No sailor is partial to calms. A gale he fights with a sense of elation and a resolve to conquer; a favoring breeze he considers his right; but a glassy sea and listless, drooping sails are his especial horror. Nevertheless, he is accustomed to endure this tedium and has learned by long experience how best to enliven such depressing periods.
Our men found they possessed a violinist—not an unskilled fiddler by any means—and to his accompanying strains they sang and danced like so many happy children.
Uncle Naboth and Ned Britton played endless games of penocle under the deck awning and I brought out my favorite books and stretched myself in a reclining chair to enjoy them.
Duncan Moit paced deliberately up and down for the first two days, engrossed in his own musings; then he decided to go over his machine and give it a careful examination. He removed the cover, started his engines, and let them perform for the amusement of the amazed sailors, who formed a curious but respectful group around him.
Finally they cleared a space on the deck and Moit removed the guy-ropes that anchored his invention and ran his auto slowly up and down, to the undisguised delight of the men. He would allow six or eight to enter the car and ride—sixteen feet forward, around the mainmast, and sixteen feet back again—and it was laughable to watch the gravity of their faces as they held fast to the edge, bravely resolving to endure the dangers of this wonderful mode of locomotion. Not one had ever ridden in an automobile before, and although Moit merely allowed it to crawl over its confined course, the ride was a strange and fascinating experience to them.

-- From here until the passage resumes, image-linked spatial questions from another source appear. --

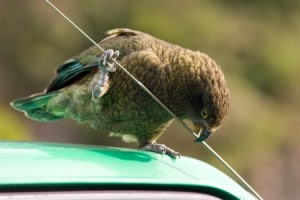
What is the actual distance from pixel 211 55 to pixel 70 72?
6807 millimetres

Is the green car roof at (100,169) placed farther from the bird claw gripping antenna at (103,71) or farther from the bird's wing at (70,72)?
the bird's wing at (70,72)

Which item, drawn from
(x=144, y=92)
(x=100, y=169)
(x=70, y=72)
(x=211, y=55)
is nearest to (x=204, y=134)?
(x=144, y=92)

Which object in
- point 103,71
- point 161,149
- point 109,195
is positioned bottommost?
point 109,195

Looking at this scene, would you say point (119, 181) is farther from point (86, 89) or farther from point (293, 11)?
point (293, 11)

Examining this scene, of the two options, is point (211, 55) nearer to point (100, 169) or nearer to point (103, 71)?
point (103, 71)

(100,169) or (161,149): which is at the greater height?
(161,149)

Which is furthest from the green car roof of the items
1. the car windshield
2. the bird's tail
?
the bird's tail

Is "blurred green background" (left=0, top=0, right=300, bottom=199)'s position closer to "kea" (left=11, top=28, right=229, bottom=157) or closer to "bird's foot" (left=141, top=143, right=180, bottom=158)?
"kea" (left=11, top=28, right=229, bottom=157)

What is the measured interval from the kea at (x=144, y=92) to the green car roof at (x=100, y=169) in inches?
28.5

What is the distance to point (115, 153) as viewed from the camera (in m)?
2.55

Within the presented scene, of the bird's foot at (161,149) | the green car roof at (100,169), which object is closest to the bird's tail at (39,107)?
the bird's foot at (161,149)

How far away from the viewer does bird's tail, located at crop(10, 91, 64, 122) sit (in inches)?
142

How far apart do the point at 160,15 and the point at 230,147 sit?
152 centimetres

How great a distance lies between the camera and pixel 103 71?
3.30 metres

I must allow that the performances of this clever machine astonished me. The inventor was able to start it from his seat, by means of a simple lever, and it was always under perfect control. The engines worked so noiselessly that you had to put your ear close in order to hear them at all, and the perfection of the workmanship could not fail to arouse my intense admiration.
“If this new metal is so durable as you claim,” I said to Moit, “the machine ought to last for many years.”
“My claim is that it is practically indestructible,” he answered, in a tone of conviction.
“But you have still the tire problem,” I remarked. “A puncture will put you out of business as quickly as it would any other machine.”
“A puncture!” he exclaimed. “Why, these tires cannot puncture, sir.”